Each embodiment has been described above. The convex surface may be provided on both the top surface of the smaller-diameter portion and the bottom surface of the larger-diameter portion. Although a part of a spherical surface is referred to as a preferable surface constituting the convex surface, it is clear that other curved surface also meets the purpose as long as it is a smooth convex surface, and even when it is not a part of a spherical surface.

Claims

1. A fuel injection system for engines, comprising intensifying chambers, to which a fuel from a common rail is supplied, formed in injector bodies, intensifying pistons adapted to be driven by an operating fluid supplied to pressure chambers formed in said injector bodies so as to increase the pressure of said fuel in said intensifying chambers, needle valves adapted to be lifted in said injector bodies so as to open and close by a fuel pressure injection ports from which said fuel from said intensifying chamber is injected into combustion chambers, control valves for controlling the supplying of said operating fluid to said pressure chambers for the purpose of driving said intensifying piston properly, return springs for returning said intensifying pistons, and cases provided on the outer circumferential sides of said injector bodies so as to form fuel chambers, and having fuel supply ports and fuel discharge ports which are opened in said common rail, said intensifying pistons comprising larger-diameter portions forming parts of wall surfaces of said pressure chambers, and smaller-diameter portions forming parts of said wall surfaces of said intensifying chambers and engaged with said larger-diameter portions by the resilient force of said return springs, top surfaces of said smaller-diameter portions or bottom surfaces of said larger-diameter portions with which said top surfaces are engaged being formed as convex surfaces.
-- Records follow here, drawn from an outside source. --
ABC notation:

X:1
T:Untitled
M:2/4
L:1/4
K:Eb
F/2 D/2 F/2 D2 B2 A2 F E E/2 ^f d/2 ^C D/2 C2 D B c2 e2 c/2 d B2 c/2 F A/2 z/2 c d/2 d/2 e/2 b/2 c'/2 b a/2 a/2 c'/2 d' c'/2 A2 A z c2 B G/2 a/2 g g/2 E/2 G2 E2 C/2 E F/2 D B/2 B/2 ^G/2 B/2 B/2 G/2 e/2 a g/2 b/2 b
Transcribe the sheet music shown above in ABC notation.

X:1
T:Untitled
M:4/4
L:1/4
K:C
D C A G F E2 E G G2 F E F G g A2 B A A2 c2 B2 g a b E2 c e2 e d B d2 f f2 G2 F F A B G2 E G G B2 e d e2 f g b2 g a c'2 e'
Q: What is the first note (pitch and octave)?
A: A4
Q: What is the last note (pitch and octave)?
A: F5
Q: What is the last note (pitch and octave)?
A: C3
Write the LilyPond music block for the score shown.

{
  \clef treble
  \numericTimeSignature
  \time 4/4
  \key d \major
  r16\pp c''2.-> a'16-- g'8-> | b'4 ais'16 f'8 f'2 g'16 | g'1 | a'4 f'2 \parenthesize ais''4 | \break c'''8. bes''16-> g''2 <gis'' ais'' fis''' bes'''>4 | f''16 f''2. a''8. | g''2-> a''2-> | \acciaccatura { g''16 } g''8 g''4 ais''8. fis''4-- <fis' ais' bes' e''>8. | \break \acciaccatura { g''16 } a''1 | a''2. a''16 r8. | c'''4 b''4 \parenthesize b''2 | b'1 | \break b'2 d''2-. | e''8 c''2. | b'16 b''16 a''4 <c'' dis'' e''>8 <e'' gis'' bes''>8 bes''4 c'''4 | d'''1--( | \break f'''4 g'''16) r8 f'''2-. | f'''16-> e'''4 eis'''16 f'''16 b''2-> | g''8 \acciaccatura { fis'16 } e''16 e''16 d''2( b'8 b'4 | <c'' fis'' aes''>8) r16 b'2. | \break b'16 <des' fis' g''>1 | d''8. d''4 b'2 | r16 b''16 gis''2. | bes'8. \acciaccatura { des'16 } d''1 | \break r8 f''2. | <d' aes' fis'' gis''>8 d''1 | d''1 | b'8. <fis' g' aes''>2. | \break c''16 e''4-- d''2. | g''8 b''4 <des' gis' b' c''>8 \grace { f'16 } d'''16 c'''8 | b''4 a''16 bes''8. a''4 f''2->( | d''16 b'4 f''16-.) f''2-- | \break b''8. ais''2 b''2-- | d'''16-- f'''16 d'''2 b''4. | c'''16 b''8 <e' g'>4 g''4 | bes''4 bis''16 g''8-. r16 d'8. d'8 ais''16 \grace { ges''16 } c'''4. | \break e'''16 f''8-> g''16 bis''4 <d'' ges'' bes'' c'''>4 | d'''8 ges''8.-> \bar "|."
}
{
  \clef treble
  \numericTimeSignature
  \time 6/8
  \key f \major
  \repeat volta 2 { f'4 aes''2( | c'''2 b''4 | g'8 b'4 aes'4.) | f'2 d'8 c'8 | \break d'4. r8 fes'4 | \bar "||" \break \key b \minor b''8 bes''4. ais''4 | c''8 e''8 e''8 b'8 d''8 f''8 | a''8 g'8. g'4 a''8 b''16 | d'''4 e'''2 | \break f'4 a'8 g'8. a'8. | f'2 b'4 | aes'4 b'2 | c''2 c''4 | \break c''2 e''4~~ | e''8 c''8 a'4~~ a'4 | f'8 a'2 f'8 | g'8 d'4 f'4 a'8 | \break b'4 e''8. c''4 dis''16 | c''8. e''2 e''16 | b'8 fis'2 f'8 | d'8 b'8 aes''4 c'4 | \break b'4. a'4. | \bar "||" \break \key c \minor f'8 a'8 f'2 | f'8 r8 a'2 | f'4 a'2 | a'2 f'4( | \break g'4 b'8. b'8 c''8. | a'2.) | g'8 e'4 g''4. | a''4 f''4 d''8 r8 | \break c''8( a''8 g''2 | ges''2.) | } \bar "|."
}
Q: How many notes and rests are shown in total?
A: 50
2. A fuel injection system for engines according to claim 1, wherein said convex surfaces comprise parts of spherical surfaces.

3. A fuel injection system for engines according to claim 1, wherein said convex surfaces are formed on said top surfaces of said smaller-diameter portions or said bottom surfaces of said larger-diameter portions.

4. A fuel injection system for engines according to claim 3, wherein said convex surfaces are formed so that the apexes thereof are positioned on the axes of said smaller-diameter portions or said larger-diameter portions on which said convex surfaces are formed.

5. A fuel injection system for engines according to claim 3, wherein said top surfaces of said smaller-diameter portions or said bottom surfaces of said larger-diameter portions with which said convex surfaces are engaged are formed flat.

6. A fuel injection system for engines according to claim 4, wherein said top surfaces of said smaller-diameter portions or said bottom surfaces of said larger-diameter with which said convex surfaces are engaged are formed flat.

7. A fuel injection system for engines according to claim 1, wherein said convex surfaces comprise parts of spherical surfaces and formed on said top surfaces of said smaller-diameter portions with the centers of spheres forming said spherical surfaces being positioned substantially on one end surfaces forming said parts of said wall surfaces of said intensifying chambers and with the apexes thereof being positioned on the axes of said smaller-diameter portions.

8. The fuel injection system for engines according to claim 1, wherein the top surfaces are spherical have respective center points set in the respective intensifying chambers.